PROBLEM TO WORK ON »
Give the records again exactly, with every character kept.
*** Opening SUPPLIED INFORMATION ***
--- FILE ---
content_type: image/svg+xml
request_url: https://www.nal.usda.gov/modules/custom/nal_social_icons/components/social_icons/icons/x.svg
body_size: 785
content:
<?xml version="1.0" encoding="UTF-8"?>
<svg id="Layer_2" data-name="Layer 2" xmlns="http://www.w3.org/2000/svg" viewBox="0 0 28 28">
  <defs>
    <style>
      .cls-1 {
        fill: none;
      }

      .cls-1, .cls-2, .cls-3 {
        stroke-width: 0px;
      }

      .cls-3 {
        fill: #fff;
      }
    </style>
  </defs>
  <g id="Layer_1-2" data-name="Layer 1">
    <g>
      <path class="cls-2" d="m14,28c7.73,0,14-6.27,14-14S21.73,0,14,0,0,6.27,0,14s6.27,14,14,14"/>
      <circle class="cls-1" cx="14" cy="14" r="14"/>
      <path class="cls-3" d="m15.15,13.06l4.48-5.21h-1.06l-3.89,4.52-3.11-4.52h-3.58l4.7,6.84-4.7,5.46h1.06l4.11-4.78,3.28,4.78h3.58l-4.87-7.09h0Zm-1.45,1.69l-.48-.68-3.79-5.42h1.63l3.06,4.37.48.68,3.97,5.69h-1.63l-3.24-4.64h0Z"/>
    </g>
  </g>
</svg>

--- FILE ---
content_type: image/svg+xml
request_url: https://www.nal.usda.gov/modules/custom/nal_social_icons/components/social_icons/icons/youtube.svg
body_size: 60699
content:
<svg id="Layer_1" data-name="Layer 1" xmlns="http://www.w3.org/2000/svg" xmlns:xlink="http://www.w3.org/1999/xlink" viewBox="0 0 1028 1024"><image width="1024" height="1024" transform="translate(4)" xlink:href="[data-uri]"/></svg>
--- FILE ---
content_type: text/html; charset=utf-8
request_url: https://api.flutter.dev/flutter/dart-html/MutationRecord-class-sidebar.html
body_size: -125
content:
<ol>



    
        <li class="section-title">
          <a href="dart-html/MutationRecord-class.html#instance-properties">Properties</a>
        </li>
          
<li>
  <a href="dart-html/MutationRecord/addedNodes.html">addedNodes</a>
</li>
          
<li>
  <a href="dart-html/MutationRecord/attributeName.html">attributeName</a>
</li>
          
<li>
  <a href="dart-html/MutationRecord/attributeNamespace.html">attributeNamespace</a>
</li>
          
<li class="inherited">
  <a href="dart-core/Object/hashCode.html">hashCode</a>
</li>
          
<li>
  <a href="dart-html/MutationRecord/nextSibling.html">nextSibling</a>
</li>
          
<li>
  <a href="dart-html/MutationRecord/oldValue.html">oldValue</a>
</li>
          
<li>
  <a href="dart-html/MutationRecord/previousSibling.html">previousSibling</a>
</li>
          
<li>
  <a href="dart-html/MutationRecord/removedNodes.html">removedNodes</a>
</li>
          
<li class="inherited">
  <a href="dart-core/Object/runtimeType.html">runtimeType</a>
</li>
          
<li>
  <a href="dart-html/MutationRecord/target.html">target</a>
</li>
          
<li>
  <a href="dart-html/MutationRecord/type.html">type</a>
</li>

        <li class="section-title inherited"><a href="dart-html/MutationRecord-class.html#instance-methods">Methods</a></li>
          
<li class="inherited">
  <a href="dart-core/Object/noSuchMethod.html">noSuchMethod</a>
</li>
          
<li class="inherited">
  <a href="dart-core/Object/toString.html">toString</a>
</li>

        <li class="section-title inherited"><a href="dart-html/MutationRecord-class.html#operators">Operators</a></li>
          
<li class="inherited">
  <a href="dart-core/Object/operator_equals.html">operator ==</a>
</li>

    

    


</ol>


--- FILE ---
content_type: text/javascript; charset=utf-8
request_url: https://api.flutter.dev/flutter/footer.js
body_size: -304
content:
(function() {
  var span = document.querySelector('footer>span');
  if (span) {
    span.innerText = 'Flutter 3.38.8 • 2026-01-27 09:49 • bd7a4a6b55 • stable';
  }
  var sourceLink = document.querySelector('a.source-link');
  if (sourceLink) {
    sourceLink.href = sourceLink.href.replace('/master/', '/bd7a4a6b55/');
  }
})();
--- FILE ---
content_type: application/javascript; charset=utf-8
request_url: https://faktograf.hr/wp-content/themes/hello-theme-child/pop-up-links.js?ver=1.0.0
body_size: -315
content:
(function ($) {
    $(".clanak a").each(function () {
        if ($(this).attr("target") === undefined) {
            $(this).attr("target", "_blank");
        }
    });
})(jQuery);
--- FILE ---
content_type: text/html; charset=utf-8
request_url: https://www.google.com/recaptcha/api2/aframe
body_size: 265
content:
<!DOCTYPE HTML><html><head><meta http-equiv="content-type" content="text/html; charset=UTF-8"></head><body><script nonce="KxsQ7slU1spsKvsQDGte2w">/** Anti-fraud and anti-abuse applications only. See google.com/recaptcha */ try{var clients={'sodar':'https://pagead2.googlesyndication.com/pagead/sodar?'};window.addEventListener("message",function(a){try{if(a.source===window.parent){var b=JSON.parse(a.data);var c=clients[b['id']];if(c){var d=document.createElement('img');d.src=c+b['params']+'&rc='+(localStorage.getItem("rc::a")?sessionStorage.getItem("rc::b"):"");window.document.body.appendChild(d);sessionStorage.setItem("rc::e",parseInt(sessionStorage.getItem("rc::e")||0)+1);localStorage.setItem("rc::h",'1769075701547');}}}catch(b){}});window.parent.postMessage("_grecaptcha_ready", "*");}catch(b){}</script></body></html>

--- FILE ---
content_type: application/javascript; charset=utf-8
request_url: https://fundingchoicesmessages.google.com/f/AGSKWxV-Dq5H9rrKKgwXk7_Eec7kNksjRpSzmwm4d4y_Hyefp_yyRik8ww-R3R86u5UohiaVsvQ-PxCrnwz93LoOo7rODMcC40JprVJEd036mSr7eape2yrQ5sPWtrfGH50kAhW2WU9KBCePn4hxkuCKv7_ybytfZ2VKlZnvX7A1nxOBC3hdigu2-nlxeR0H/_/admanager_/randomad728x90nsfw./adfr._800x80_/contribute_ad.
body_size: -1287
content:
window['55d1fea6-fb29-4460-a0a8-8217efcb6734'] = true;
*** Closing SUPPLIED INFORMATION ***
TASK ANSWER »
--- FILE ---
content_type: image/svg+xml
request_url: https://www.nal.usda.gov/modules/custom/nal_social_icons/components/social_icons/icons/x.svg
body_size: 785
content:
<?xml version="1.0" encoding="UTF-8"?>
<svg id="Layer_2" data-name="Layer 2" xmlns="http://www.w3.org/2000/svg" viewBox="0 0 28 28">
  <defs>
    <style>
      .cls-1 {
        fill: none;
      }

      .cls-1, .cls-2, .cls-3 {
        stroke-width: 0px;
      }

      .cls-3 {
        fill: #fff;
      }
    </style>
  </defs>
  <g id="Layer_1-2" data-name="Layer 1">
    <g>
      <path class="cls-2" d="m14,28c7.73,0,14-6.27,14-14S21.73,0,14,0,0,6.27,0,14s6.27,14,14,14"/>
      <circle class="cls-1" cx="14" cy="14" r="14"/>
      <path class="cls-3" d="m15.15,13.06l4.48-5.21h-1.06l-3.89,4.52-3.11-4.52h-3.58l4.7,6.84-4.7,5.46h1.06l4.11-4.78,3.28,4.78h3.58l-4.87-7.09h0Zm-1.45,1.69l-.48-.68-3.79-5.42h1.63l3.06,4.37.48.68,3.97,5.69h-1.63l-3.24-4.64h0Z"/>
    </g>
  </g>
</svg>

--- FILE ---
content_type: image/svg+xml
request_url: https://www.nal.usda.gov/modules/custom/nal_social_icons/components/social_icons/icons/youtube.svg
body_size: 60699
content:
<svg id="Layer_1" data-name="Layer 1" xmlns="http://www.w3.org/2000/svg" xmlns:xlink="http://www.w3.org/1999/xlink" viewBox="0 0 1028 1024"><image width="1024" height="1024" transform="translate(4)" xlink:href="[data-uri]"/></svg>
--- FILE ---
content_type: text/html; charset=utf-8
request_url: https://api.flutter.dev/flutter/dart-html/MutationRecord-class-sidebar.html
body_size: -125
content:
<ol>



    
        <li class="section-title">
          <a href="dart-html/MutationRecord-class.html#instance-properties">Properties</a>
        </li>
          
<li>
  <a href="dart-html/MutationRecord/addedNodes.html">addedNodes</a>
</li>
          
<li>
  <a href="dart-html/MutationRecord/attributeName.html">attributeName</a>
</li>
          
<li>
  <a href="dart-html/MutationRecord/attributeNamespace.html">attributeNamespace</a>
</li>
          
<li class="inherited">
  <a href="dart-core/Object/hashCode.html">hashCode</a>
</li>
          
<li>
  <a href="dart-html/MutationRecord/nextSibling.html">nextSibling</a>
</li>
          
<li>
  <a href="dart-html/MutationRecord/oldValue.html">oldValue</a>
</li>
          
<li>
  <a href="dart-html/MutationRecord/previousSibling.html">previousSibling</a>
</li>
          
<li>
  <a href="dart-html/MutationRecord/removedNodes.html">removedNodes</a>
</li>
          
<li class="inherited">
  <a href="dart-core/Object/runtimeType.html">runtimeType</a>
</li>
          
<li>
  <a href="dart-html/MutationRecord/target.html">target</a>
</li>
          
<li>
  <a href="dart-html/MutationRecord/type.html">type</a>
</li>

        <li class="section-title inherited"><a href="dart-html/MutationRecord-class.html#instance-methods">Methods</a></li>
          
<li class="inherited">
  <a href="dart-core/Object/noSuchMethod.html">noSuchMethod</a>
</li>
          
<li class="inherited">
  <a href="dart-core/Object/toString.html">toString</a>
</li>

        <li class="section-title inherited"><a href="dart-html/MutationRecord-class.html#operators">Operators</a></li>
          
<li class="inherited">
  <a href="dart-core/Object/operator_equals.html">operator ==</a>
</li>

    

    


</ol>


--- FILE ---
content_type: text/javascript; charset=utf-8
request_url: https://api.flutter.dev/flutter/footer.js
body_size: -304
content:
(function() {
  var span = document.querySelector('footer>span');
  if (span) {
    span.innerText = 'Flutter 3.38.8 • 2026-01-27 09:49 • bd7a4a6b55 • stable';
  }
  var sourceLink = document.querySelector('a.source-link');
  if (sourceLink) {
    sourceLink.href = sourceLink.href.replace('/master/', '/bd7a4a6b55/');
  }
})();
--- FILE ---
content_type: application/javascript; charset=utf-8
request_url: https://faktograf.hr/wp-content/themes/hello-theme-child/pop-up-links.js?ver=1.0.0
body_size: -315
content:
(function ($) {
    $(".clanak a").each(function () {
        if ($(this).attr("target") === undefined) {
            $(this).attr("target", "_blank");
        }
    });
})(jQuery);
--- FILE ---
content_type: text/html; charset=utf-8
request_url: https://www.google.com/recaptcha/api2/aframe
body_size: 265
content:
<!DOCTYPE HTML><html><head><meta http-equiv="content-type" content="text/html; charset=UTF-8"></head><body><script nonce="KxsQ7slU1spsKvsQDGte2w">/** Anti-fraud and anti-abuse applications only. See google.com/recaptcha */ try{var clients={'sodar':'https://pagead2.googlesyndication.com/pagead/sodar?'};window.addEventListener("message",function(a){try{if(a.source===window.parent){var b=JSON.parse(a.data);var c=clients[b['id']];if(c){var d=document.createElement('img');d.src=c+b['params']+'&rc='+(localStorage.getItem("rc::a")?sessionStorage.getItem("rc::b"):"");window.document.body.appendChild(d);sessionStorage.setItem("rc::e",parseInt(sessionStorage.getItem("rc::e")||0)+1);localStorage.setItem("rc::h",'1769075701547');}}}catch(b){}});window.parent.postMessage("_grecaptcha_ready", "*");}catch(b){}</script></body></html>

--- FILE ---
content_type: application/javascript; charset=utf-8
request_url: https://fundingchoicesmessages.google.com/f/AGSKWxV-Dq5H9rrKKgwXk7_Eec7kNksjRpSzmwm4d4y_Hyefp_yyRik8ww-R3R86u5UohiaVsvQ-PxCrnwz93LoOo7rODMcC40JprVJEd036mSr7eape2yrQ5sPWtrfGH50kAhW2WU9KBCePn4hxkuCKv7_ybytfZ2VKlZnvX7A1nxOBC3hdigu2-nlxeR0H/_/admanager_/randomad728x90nsfw./adfr._800x80_/contribute_ad.
body_size: -1287
content:
window['55d1fea6-fb29-4460-a0a8-8217efcb6734'] = true;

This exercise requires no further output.